Osmanlı Hükümeti’nin Birinci Cihan
Harbi’ne girme kararı almasının en önemli nedenlerinden biri, hızla akmakta
olan kum saatini durdurarak İmparatorluğu Rusya’ya karşı koruyabilme
endişesidir. Bu çerçeveden bakıldığında, Doğu’daki Ermeni azınlığın
tasarrufları ayrı bir önem kazanmaktadır. Daha 1912 yılında, İstanbul’daki Rus
büyükelçisi Dışişleri Bakanı S. D. Sazanof’a gönderdiği raporunda, “Van,
Bâyezid, Bitlis, Erzurum ve Trabzon konsoloslarımızın bildirdiklerine göre bu
vilayetlerdeki Ermenilerin hepsi Rusya tarafındadırlar ve bizim ordularımızı
bekliyorlar…21 Kasımda Bâyezid konsolosunun bildirdiğine göre, bütün Ermeniler
Türkiye’ye karşı düşmanca tavırda bulunuyorlar ve Rusya’nın protektörlüğünü,
Ermeni topraklarını işgal etmelerini bekliyorlar. Ermeni Patriği Rusya’ya
Türkiye’deki Ermeni halkını kurtarması için yalvarmaktadır.” demektedir. 1914
yılına gelindiğinde, Ermeni komiteleri de Türkiye’deki şubelerine şu tâlimatı
vermişlerdir: “Rus ordusu sınırdan ilerler ve Osmanlı ordusu geri çekilirse her
tarafta birden eldeki vasıtalarla başkaldırılacaktır.

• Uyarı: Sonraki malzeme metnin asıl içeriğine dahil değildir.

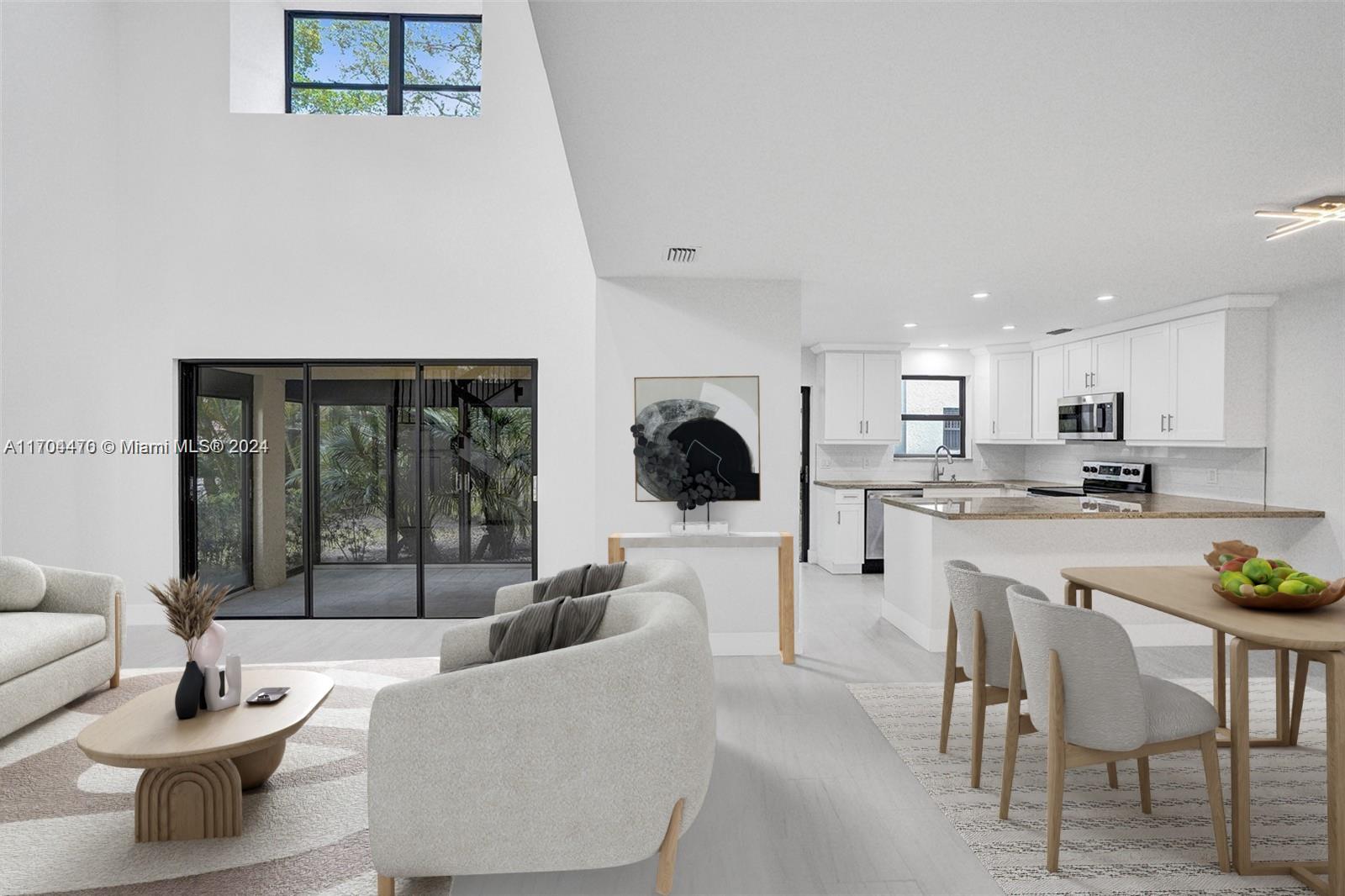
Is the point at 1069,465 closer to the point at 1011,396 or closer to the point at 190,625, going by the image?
the point at 1011,396

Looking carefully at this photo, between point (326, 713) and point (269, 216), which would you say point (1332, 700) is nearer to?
point (326, 713)

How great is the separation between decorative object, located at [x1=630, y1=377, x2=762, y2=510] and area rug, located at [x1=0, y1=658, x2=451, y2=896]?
7.32 feet

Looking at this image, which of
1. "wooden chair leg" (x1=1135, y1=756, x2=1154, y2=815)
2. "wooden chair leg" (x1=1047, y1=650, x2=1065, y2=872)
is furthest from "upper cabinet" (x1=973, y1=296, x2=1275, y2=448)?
"wooden chair leg" (x1=1047, y1=650, x2=1065, y2=872)

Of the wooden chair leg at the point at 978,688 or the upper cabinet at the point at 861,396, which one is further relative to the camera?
the upper cabinet at the point at 861,396

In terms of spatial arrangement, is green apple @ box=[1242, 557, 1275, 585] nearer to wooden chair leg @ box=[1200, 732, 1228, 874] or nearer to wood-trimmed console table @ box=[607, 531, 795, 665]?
wooden chair leg @ box=[1200, 732, 1228, 874]

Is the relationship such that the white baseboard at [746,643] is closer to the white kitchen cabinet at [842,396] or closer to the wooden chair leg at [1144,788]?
the wooden chair leg at [1144,788]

Osmanlı ordusu iki ateş arasında
bırakılacak, resmî binalar bombalanacak, iaşe depolarına sabotajlar
düzenlenecek; aksine Osmanlı ordusu taarruza geçerse Ermeni askerleri Ruslara
katılacak ve silah altına alınanlar kıtalarından kaçarak, Türk birliklerinin
geri cephelerine zarar vermek ve ülke içinde çeşitli olaylar çıkarmak için
çeteler kuracaktır.”
Nitekim, savaşın başında Doğu
Cephesi’nde yaşanan gelişmeler aynen yukarıdaki raporlarda öngörüldüğü şekilde
seyretmiştir. Ermeniler, seferberlik ilan edildiği 3 Ağustos 1914 tarihinden
itibaren ordudan kaçmaya başlamışlar; Türk askerlerine karşı Zeytun’da silahlı
saldırı tertip etmişler; Rusya’ya göç ederek Ruslar tarafından Türk ordusuna
karşı savaşmak üzere oluşturulan çetelere katılmışlar; Rus ordusunun 1 Kasım
1914’te Doğu Anadolu üzerine başlattığı taarruzu müteakip de birçok vilayette
isyan çıkarmışlardır. Bu Ermeni isyanları arasında en büyüğü ve aralarında
tehcir kararı da bulunmak üzere sonuçları açısından en önemlisi, Van’daki
isyandır.
Van ve çevresinde memur ve
jandarmalar öldürülmüş, karakollar ve Türklerin evleri saldırıya uğramış, resmî
binalar yakılarak isyan bütün Van bölgesine yayılmıştır. Osmanlı hükümetinin
seferberlik ilânından itibaren dokuz ay boyunca iyi niyetle ve küçük
tedbirlerle işi çözmeye çalışması fayda etmemiş, Ermeniler konusunda köklü
tedbirler alma lüzumu gün geçtikçe önem kazanmıştır. Bu tedbirlerin en
önemlisi, tehcir kararıdır. İşte bu makale tehcir sürecinin nasıl işletildiği
üzerinde duracak ve gerçeğin Ermeni propagandası tarafından sunulan manzaradan
tamamen farklı olduğunu gösterecektir.
Prof. Dr. Yusuf HALAÇOĞLU
Türk Tarih Kurumu Başkanı
Araştırmanın tamamını okumak için :
https://www.altayli.net/ermeni-tehciri-ve-gercekler.html…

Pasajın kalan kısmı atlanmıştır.